The American Civil Liberties Union of Michigan (ACLU), along with a coalition of local groups, have called for the suspension of a federal multi-jurisdictional task force involved in the shooting of 20-year-old Terrance Kellom.
Kellom died last month after the task force — known as the Detroit Fugitive Apprehension Team (DFAT) — executed a search warrant on the Kellom's home in Detroit's west side. The task force includes members of the U.S. Marshals Service, Detroit Police Department, Wayne County Sheriff's Office, the U.S. Immigrations and Customs Enforcement (ICE), and the Oakland County Sheriff's Office.
After entering the home around 1 p.m. on April 28, ICE agent Mitchell Quinn fatally shot Kellom. Detroit police have said Kellom approached the officer with a hammer; Kellom's father has disputed the account, saying his son was unarmed. The incident remains under investigation by the Wayne County Prosecutor's Office.
In the letter sent Thursday to U.S. Attorney General Loretta Lynch, the ACLU and the coalition of groups say funding for DFAT should be suspended until an investigation into the incident has been completed.
“This collective statement was critical because the killing of Terrance Kellom—not unlike the police slaying of Freddie Gray in Baltimore and the deaths of black men nationwide at the hands of law enforcement—cannot be looked at in isolation,” said Mark Fancher, the staff attorney for the ACLU of Michigan Racial Justice Project, in a statement.
“Instead, we’re seeing a lethal pattern that demands a much broader look at the systemic factors involved, from the training methods employed to the standards for determining the fitness of these officers to serve. Above all, we need transparency and accountability.”
Quinn has a checkered past. While working for the Detroit Police Department, in 2008, he was criminally charged in 2008 for allegedly pointing his department-issued gun at his wife's head. In addition, as MT first reported
, the city of Detroit paid $20,000 in 2000 to settle a lawsuit involving Quinn and his partner Office Eugene Brown, who were sued for an alleged false arrest and assault and battery of a Detroit resident.
The letter also questions the use of ICE officers for arrests in non-immigration matters.
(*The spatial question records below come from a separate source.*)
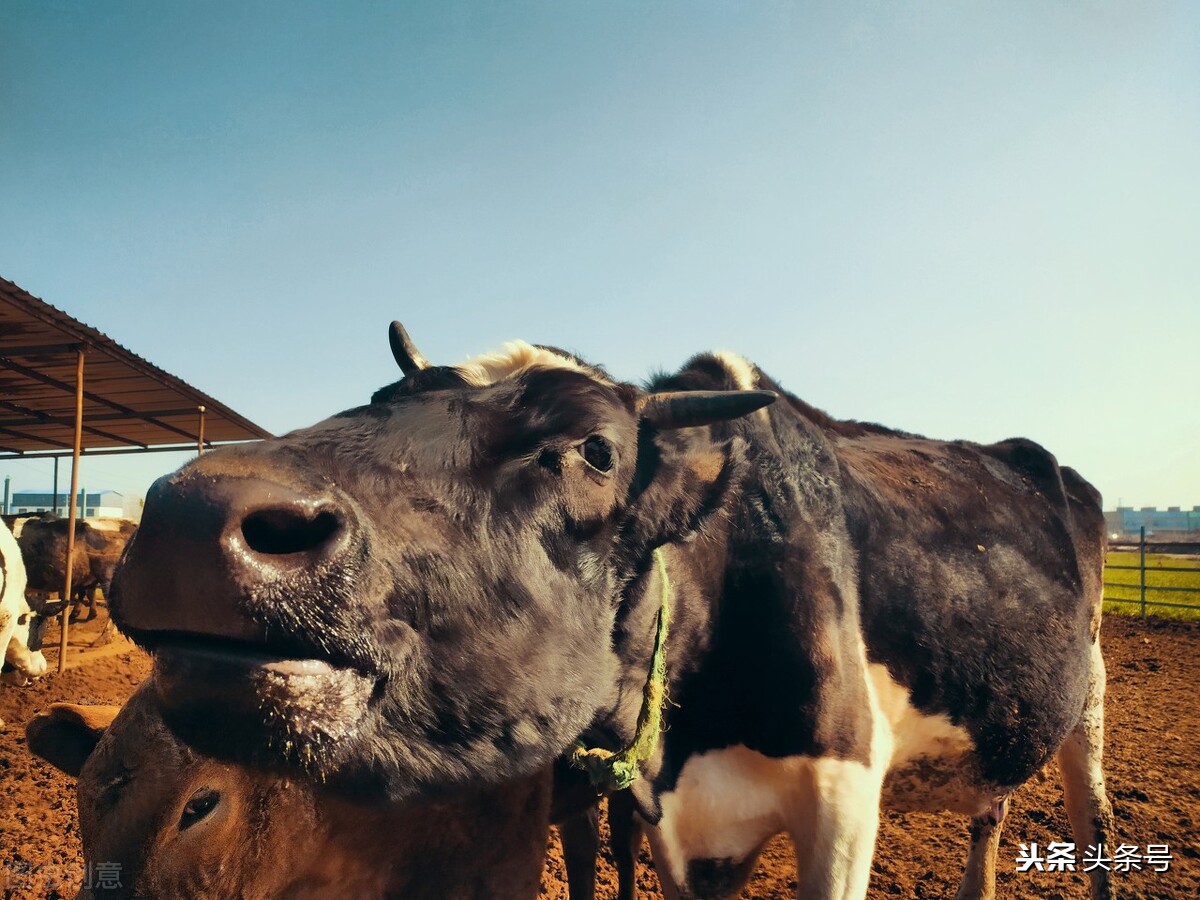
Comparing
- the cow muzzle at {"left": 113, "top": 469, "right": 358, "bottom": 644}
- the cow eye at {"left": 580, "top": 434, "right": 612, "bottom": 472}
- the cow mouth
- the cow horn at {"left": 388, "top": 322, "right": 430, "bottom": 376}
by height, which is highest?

"We question whether ICE agents are adequately trained to deal with non-immigration matters," the letter says. "In addition, it is more likely that the police will be able apprehend fugitives with no or minimal resistance if the officers involved are known and trusted by the community. The desired level of trust may not exist between local residents and federal agents, making it less likely that arrests will be peaceful."